A Sounding Brass
Review
A Sounding Brass
Shelley Bates, the author of POCKETFUL OF PEARLS and GROUNDS TO BELIEVE, finishes her Elect Trilogy with A SOUNDING BRASS, a competent, enjoyable read. It wraps up the story of the legalistic lives of members of the Elect, a cultic Christian group in Oregon that requires its adherents to wear black, seek permission for any big life decisions, and stay away from anything “worldly.”
As the story opens, the Elect in Hamilton Falls, Washington, are in turmoil. Their leader, Phinehas, a former senior Shepherd of the flock, is in the county lockup awaiting trial for raping women who believed they were supposed to have sex with him in the name of their religion. Everything the Elect believed about its leadership is now in question.
Claire Montoya, a single bank employee who has just lost her job because of her association with the Elect, finds a new work home at the KGHM radio station as a bookkeeper. She’s ready to succumb to the charms of the charismatic Luke Fisher, an evangelist and popular disc jockey at the station, whose good looks and winning ways over the airwaves are taking the locals by storm. Luke is also ready to help the congregation of the Elect to embrace some modern ways of thinking and reach out to the unchurched through financing a new conference center.
As Luke whips up enthusiasm and support for the project -– and the radio station rakes in more and more cash --- investigator Raymond Harper of the Organized Crime Task Force smells something rotten. As Ray cozies up to Claire in order to find out about Luke, he realizes he’s interested in her for more than just her proximity to the boss. But after her change of job and the changes going on at church, Claire is reeling. “Between the teachings of the past and the changes in the present, she needed to find her balance. And that was turning out to be harder than she’d expected.” She’s attracted to both men. But Ray is an outsider --- and Luke is a member of the Elect. Or is he? And Ray is conflicted about his own lack of faith. “What he had was an emptiness he was trying to soothe with work and socializing and friends, covering it over with a cynical outlook on life so people wouldn’t see it.”
Claire is tired. Tired of letting others dictate where she lives. Tired of wearing black --– even down to her pajamas, which are black flannel. Bates gradually lets Claire come to grips with her disillusionment about her legalistic religion, while still keeping the core of her faith. Through Claire, Bates does a great job showing the perils of religion as practiced by those who love power and control, rather than embracing the true freedom of faith.

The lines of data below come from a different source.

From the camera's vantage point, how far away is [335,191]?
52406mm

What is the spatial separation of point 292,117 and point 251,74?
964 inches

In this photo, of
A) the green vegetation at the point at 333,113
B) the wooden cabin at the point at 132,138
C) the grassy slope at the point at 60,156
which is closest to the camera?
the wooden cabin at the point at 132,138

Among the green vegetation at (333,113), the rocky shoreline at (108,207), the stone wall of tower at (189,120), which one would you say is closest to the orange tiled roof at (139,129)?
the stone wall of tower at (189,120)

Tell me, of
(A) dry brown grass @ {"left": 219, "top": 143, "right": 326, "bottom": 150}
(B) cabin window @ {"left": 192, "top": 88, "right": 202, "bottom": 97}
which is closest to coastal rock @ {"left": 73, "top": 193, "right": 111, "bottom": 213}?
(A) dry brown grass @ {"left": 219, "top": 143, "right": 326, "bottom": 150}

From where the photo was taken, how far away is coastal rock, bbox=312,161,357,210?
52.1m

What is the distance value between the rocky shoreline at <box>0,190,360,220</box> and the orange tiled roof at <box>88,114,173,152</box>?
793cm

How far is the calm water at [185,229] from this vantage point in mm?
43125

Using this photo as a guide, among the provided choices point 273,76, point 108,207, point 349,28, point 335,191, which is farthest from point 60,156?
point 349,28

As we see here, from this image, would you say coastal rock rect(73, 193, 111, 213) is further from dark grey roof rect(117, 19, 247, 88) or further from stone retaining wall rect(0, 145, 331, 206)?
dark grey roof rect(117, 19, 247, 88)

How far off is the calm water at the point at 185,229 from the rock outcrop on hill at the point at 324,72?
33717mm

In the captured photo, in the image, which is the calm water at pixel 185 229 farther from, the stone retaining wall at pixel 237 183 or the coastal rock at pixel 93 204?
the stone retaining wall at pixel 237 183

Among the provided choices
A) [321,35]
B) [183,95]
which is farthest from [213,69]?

Readers of the earlier books in the series will be glad to catch up with Dinah Traynell and the resolution of her story. No particular earth-shaking plot twists or turns occur in the novel; the reader will have a good idea of where things are headed from the earliest pages. But that makes this story no less enjoyable. Bates is a good writer, and her characters are interesting ones who the reader will empathize with. (I would have enjoyed seeing even more about the bookseller and Claire’s landlady, Rebecca Quinn, who makes some cameo appearances throughout the book.) There’s some good discussable material here about the role of religion and choices in contemporary culture, and a reading group guide included in the back is a nice addition for book clubs.
Readers who enjoyed the Elect Trilogy will want to look for Bates’s next book, OVER MY HEAD, which will be published in May 2007.